Task objective. Render every line of the listing below as a numbered list, leaving out the blank lines.

Rows taken from a dataset
########################################
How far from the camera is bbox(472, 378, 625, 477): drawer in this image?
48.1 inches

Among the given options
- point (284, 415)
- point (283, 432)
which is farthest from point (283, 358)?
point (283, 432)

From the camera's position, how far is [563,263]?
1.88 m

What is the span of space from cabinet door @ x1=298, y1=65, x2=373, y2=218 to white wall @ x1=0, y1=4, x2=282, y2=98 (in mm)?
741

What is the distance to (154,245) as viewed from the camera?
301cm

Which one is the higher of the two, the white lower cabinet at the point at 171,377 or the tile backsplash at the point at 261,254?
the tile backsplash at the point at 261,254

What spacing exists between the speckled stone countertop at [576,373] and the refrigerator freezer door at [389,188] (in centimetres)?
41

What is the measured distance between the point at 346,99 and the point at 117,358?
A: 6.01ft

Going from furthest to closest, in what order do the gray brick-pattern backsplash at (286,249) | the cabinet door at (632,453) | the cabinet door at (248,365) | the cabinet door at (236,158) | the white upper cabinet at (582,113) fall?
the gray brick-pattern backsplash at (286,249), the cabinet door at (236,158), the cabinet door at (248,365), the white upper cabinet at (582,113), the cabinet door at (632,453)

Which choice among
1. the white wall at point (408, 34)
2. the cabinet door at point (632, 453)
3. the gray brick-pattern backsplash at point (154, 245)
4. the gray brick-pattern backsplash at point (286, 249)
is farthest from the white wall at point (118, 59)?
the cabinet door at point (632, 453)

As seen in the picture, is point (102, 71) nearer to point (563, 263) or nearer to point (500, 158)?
########################################
Exercise solution.
1. How far from the camera is bbox(472, 378, 625, 477): drawer in this image?
2. 48.1 inches
3. Among the given options
4. - point (284, 415)
5. - point (283, 432)
6. which is farthest from point (283, 358)?
7. point (283, 432)
8. From the camera's position, how far is [563,263]?
9. 1.88 m
10. What is the span of space from cabinet door @ x1=298, y1=65, x2=373, y2=218 to white wall @ x1=0, y1=4, x2=282, y2=98 (in mm)?
11. 741
12. What is the distance to (154,245) as viewed from the camera?
13. 301cm
14. Which one is the higher of the two, the white lower cabinet at the point at 171,377 or the tile backsplash at the point at 261,254?
15. the tile backsplash at the point at 261,254
16. What spacing exists between the speckled stone countertop at [576,373] and the refrigerator freezer door at [389,188] (in centimetres)?
17. 41
18. What is the measured distance between the point at 346,99 and the point at 117,358?
19. A: 6.01ft
20. Going from furthest to closest, in what order do the gray brick-pattern backsplash at (286,249) | the cabinet door at (632,453) | the cabinet door at (248,365) | the cabinet door at (236,158) | the white upper cabinet at (582,113) fall?
21. the gray brick-pattern backsplash at (286,249), the cabinet door at (236,158), the cabinet door at (248,365), the white upper cabinet at (582,113), the cabinet door at (632,453)
22. Which choice among
23. 1. the white wall at point (408, 34)
24. 2. the cabinet door at point (632, 453)
25. 3. the gray brick-pattern backsplash at point (154, 245)
26. 4. the gray brick-pattern backsplash at point (286, 249)
27. is farthest from the white wall at point (118, 59)?
28. the cabinet door at point (632, 453)
29. As seen in the picture, is point (102, 71) nearer to point (563, 263) or nearer to point (500, 158)?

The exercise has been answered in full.